Yahweh is God’s “memorial name.” Names reveal and reflect character traits (e.g., Ps. 135:13).  The name YHWH, was revealed to Moses in Exod. 3:14.  Before this time the patriarchs addressed God as El Shaddai (cf. Exod. 6:2-3).

What is Hosea doing here, recalling the Jacob incidents?  He is reminding them that all their scheming and machinations and political alliances would not save them.  They are like Jacob in all their efforts to protect themselves and get God’s blessings for themselves.

But they needed to come to a point of desperation.  Unlike Jacob, they were not crying out to God in tears and repenting of their sins.  “The nation of Israel continues to live like Jacob the conniver, the man without grace.  Like old Jacob, they struggle for success and security not in God, but in wealth” not in trust but in scheming.

“Jacob’s ambitions put him out of phase with God’s character right at the start of his life (cf. v. 3).  His offspring, whether as individuals or collectively—the emphatic you is singular—had to be redirected from their ancestral pattern to return again” (D. Hubbard, Hosea, pp. 217-218).

Hosea calls for three things from his people: repentance, justice, and faith.  They had turned away from Yahweh to pursue the false gods of the nations, originally the gods of Egypt, then the gods of the Canaanites and now the gods of the nations they sought to ally themselves to.

Hosea thus calls for them to turn back to Yahweh, to turn their backs to the false gods and return to the true God.

Repentance, first a change of perspective, becomes then a change of behavior.  Knowing God as He really is (v. 5) and knowing ourselves as we really are (vv. 3-4) is the pre-requisite for repentance.  When we are faced with the holiness of God and our sinfulness, and when God’s Spirit brings conviction, then we will repent.

“Love and justice” (in v. 6) are shorthand for doing all that God requires while giving the greatest emphasis on the most important parts of the Torah.  Matthew 23:23 Jesus says…

“Woe to you, scribes and Pharisees, hypocrites!  For you tithe mint and dill and cumin, and have neglected the weightier matters of the law: justice and mercy and faithfulness.  These you ought to have done, without neglecting the others.”

■ Task material

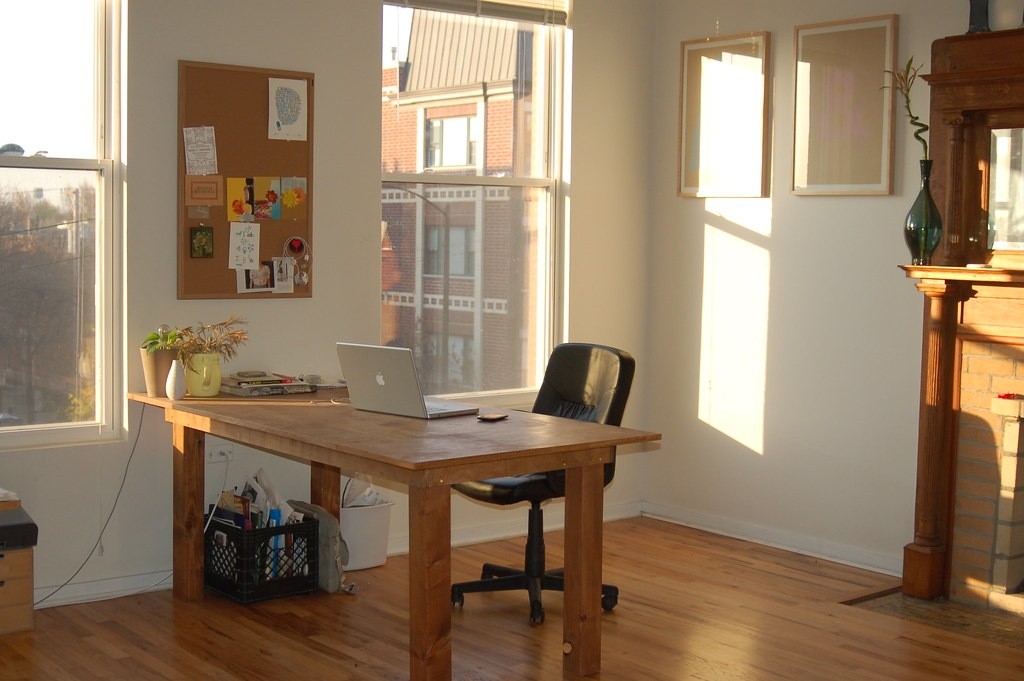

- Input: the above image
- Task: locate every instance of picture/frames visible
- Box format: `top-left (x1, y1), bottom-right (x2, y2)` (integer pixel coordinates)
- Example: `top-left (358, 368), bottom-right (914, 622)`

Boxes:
top-left (788, 13), bottom-right (900, 196)
top-left (675, 30), bottom-right (770, 199)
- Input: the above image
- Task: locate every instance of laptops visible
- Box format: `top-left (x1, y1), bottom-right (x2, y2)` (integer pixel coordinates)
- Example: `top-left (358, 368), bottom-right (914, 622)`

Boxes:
top-left (335, 342), bottom-right (479, 419)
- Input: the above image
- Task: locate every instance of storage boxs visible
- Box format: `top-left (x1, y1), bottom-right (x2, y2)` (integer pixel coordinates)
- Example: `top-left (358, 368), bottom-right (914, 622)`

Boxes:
top-left (204, 513), bottom-right (319, 607)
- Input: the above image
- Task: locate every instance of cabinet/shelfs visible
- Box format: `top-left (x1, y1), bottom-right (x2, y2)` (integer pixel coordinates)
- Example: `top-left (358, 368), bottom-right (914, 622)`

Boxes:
top-left (0, 498), bottom-right (38, 635)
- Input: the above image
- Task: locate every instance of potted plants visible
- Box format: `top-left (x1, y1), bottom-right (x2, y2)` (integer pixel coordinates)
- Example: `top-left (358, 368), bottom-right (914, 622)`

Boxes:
top-left (139, 331), bottom-right (186, 397)
top-left (170, 312), bottom-right (249, 397)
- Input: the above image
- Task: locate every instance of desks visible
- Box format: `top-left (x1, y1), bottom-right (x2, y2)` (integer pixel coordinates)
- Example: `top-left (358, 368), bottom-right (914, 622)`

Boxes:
top-left (128, 387), bottom-right (665, 681)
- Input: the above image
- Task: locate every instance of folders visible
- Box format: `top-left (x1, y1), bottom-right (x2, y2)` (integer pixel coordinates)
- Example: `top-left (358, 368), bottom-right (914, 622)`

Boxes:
top-left (268, 509), bottom-right (281, 577)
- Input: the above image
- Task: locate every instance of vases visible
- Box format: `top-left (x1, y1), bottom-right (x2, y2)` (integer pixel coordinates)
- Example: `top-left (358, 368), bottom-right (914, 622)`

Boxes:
top-left (166, 359), bottom-right (188, 400)
top-left (904, 160), bottom-right (943, 266)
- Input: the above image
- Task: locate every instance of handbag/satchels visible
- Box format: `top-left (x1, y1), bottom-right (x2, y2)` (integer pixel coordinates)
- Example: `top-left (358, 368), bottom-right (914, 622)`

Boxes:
top-left (286, 499), bottom-right (349, 594)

■ Prompt 1
Turn the rows above, not the commentary on Hosea, into a Markdown table with the columns "No." and "Line", numbering each line and leaving out blank lines and the picture. Begin at the start of the rows and stop after the line that contains "top-left (268, 509), bottom-right (281, 577)".
■ Prompt 2
Carry on the commentary on Hosea from the point where it stops.

■ Right answer 1
| No. | Line |
|---|---|
| 1 | - Input: the above image |
| 2 | - Task: locate every instance of picture/frames visible |
| 3 | - Box format: `top-left (x1, y1), bottom-right (x2, y2)` (integer pixel coordinates) |
| 4 | - Example: `top-left (358, 368), bottom-right (914, 622)` |
| 5 | Boxes: |
| 6 | top-left (788, 13), bottom-right (900, 196) |
| 7 | top-left (675, 30), bottom-right (770, 199) |
| 8 | - Input: the above image |
| 9 | - Task: locate every instance of laptops visible |
| 10 | - Box format: `top-left (x1, y1), bottom-right (x2, y2)` (integer pixel coordinates) |
| 11 | - Example: `top-left (358, 368), bottom-right (914, 622)` |
| 12 | Boxes: |
| 13 | top-left (335, 342), bottom-right (479, 419) |
| 14 | - Input: the above image |
| 15 | - Task: locate every instance of storage boxs visible |
| 16 | - Box format: `top-left (x1, y1), bottom-right (x2, y2)` (integer pixel coordinates) |
| 17 | - Example: `top-left (358, 368), bottom-right (914, 622)` |
| 18 | Boxes: |
| 19 | top-left (204, 513), bottom-right (319, 607) |
| 20 | - Input: the above image |
| 21 | - Task: locate every instance of cabinet/shelfs visible |
| 22 | - Box format: `top-left (x1, y1), bottom-right (x2, y2)` (integer pixel coordinates) |
| 23 | - Example: `top-left (358, 368), bottom-right (914, 622)` |
| 24 | Boxes: |
| 25 | top-left (0, 498), bottom-right (38, 635) |
| 26 | - Input: the above image |
| 27 | - Task: locate every instance of potted plants visible |
| 28 | - Box format: `top-left (x1, y1), bottom-right (x2, y2)` (integer pixel coordinates) |
| 29 | - Example: `top-left (358, 368), bottom-right (914, 622)` |
| 30 | Boxes: |
| 31 | top-left (139, 331), bottom-right (186, 397) |
| 32 | top-left (170, 312), bottom-right (249, 397) |
| 33 | - Input: the above image |
| 34 | - Task: locate every instance of desks visible |
| 35 | - Box format: `top-left (x1, y1), bottom-right (x2, y2)` (integer pixel coordinates) |
| 36 | - Example: `top-left (358, 368), bottom-right (914, 622)` |
| 37 | Boxes: |
| 38 | top-left (128, 387), bottom-right (665, 681) |
| 39 | - Input: the above image |
| 40 | - Task: locate every instance of folders visible |
| 41 | - Box format: `top-left (x1, y1), bottom-right (x2, y2)` (integer pixel coordinates) |
| 42 | - Example: `top-left (358, 368), bottom-right (914, 622)` |
| 43 | Boxes: |
| 44 | top-left (268, 509), bottom-right (281, 577) |

■ Right answer 2
Since Yahweh had brought a lawsuit against them (v. 2) for being unfaithful to the covenant stipulations, He now reminds them of their obligations that they had failed to fulfill.

Love and justice sum up our obligation to one another.  They are also the central aspects of Yahweh’s covenant character towards His people (cf. Hosea 2:19).

To these positive characteristics they were to “hold fast to.”  Just as Jacob had said, “I will not let you go unless you bless me” so we are to be equally earnest to “hold fast” to God’s moral will and wait continually for His sovereign will to be fulfilled.

“Wait continually for your God” implies an attitude of faith that seeks security in God rather than in wealth or position or allies, that perseveres in that faith even when circumstances prove difficult.  On his deathbed, Israel was able still to give this testimony: “I wait for your salvation, O LORD” (Gen. 49:18).

“Jacob had snatched at his destiny time and again; so had Israel and Judah with land-grabs (5:8-10), rash treaties (10:4; 12:1), and pleas to Baal (7:14-16).  Their renewed style was to wait in full hope for the divine Redeemer to meet their needs” (D. Hubbard, Hosea, p. 218).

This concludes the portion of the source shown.